La svolta arrivò, come precedentemente accennato, solo a partire dagli anni ’70 quando fu attuata la costituzione degli enti regionali. A essi fu devoluto l’intero spettro di competenze amministrative e normative sulle biblioteche di ente locale nel 1977 con il d.p.r. 616. In questo periodo la diffusione di biblioteche di ente locale ebbe conobbe un’accelerazione ulteriore dopo il pur comunque ottimo decennio precedente, sia dal punto di vista quantitativo che dal punto di vista qualitativo [Traniello, 2014, p. 148-149].

Tutto ciò avvenne parallelamente ad un cambiamento nel paradigma ideologico alla base delle biblioteche: se almeno fino alla fine degli anni ’50 vi fu una sostanziale continuità d’intenti soggiacenti all’istituto (istruzione popolare), a partire dagli anni ’60 incominciò ad affermarsi sempre più l’idea di public library anglo-americana come biblioteca aperta e rivolta a tutti

volta quindi a soddisfare nella misura più larga possibile le esigenze dei singoli.

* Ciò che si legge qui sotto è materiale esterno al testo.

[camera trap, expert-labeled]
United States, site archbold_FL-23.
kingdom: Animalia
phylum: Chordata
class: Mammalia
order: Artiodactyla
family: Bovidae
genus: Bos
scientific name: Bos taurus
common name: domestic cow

Ciò sul presupposto che la democrazia consista essenzialmente nel fornire a tutti i cittadini uguali possibilità in tutti i campi, quindi anche in quello culturale, possibilità che spetterà poi agli stessi individui far fruttare come meglio avranno saputo (teoria delle «pari opportunità»). [Traniello, 2014, p. 144]

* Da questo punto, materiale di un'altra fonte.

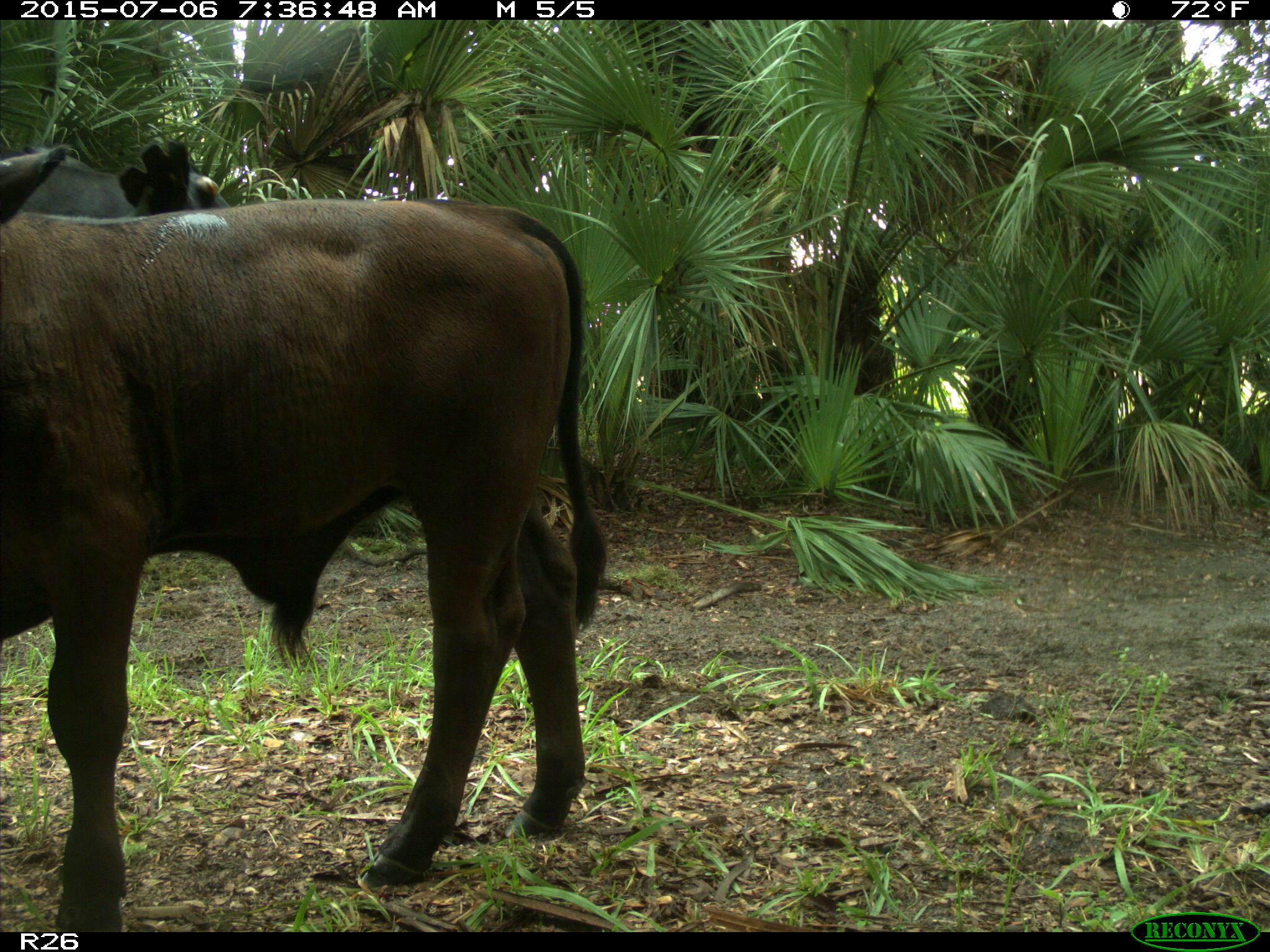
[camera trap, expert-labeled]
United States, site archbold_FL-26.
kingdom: Animalia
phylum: Chordata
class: Mammalia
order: Artiodactyla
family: Bovidae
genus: Bos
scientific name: Bos taurus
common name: domestic cow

Le forze e le disponibilità finanziarie diventarono sufficienti - affinché vi fosse una tale evoluzione in senso statistico ed ideologico - solo a partire dallo sviluppo economico e sociale che ebbe luogo durante il secondo dopoguerra. La public library è espressione, infatti, di una società industrializzata in cui esiste parallelamente un’organizzazione amministrativa sufficientemente decentrata [Traniello, 2005]. Questo contribuisce a spiegare in parte i ritardi italiani e, allo stesso tempo, il fatto che il fenomeno a ‘marea’ coincida con le tempistiche dello sviluppo industriale del paese.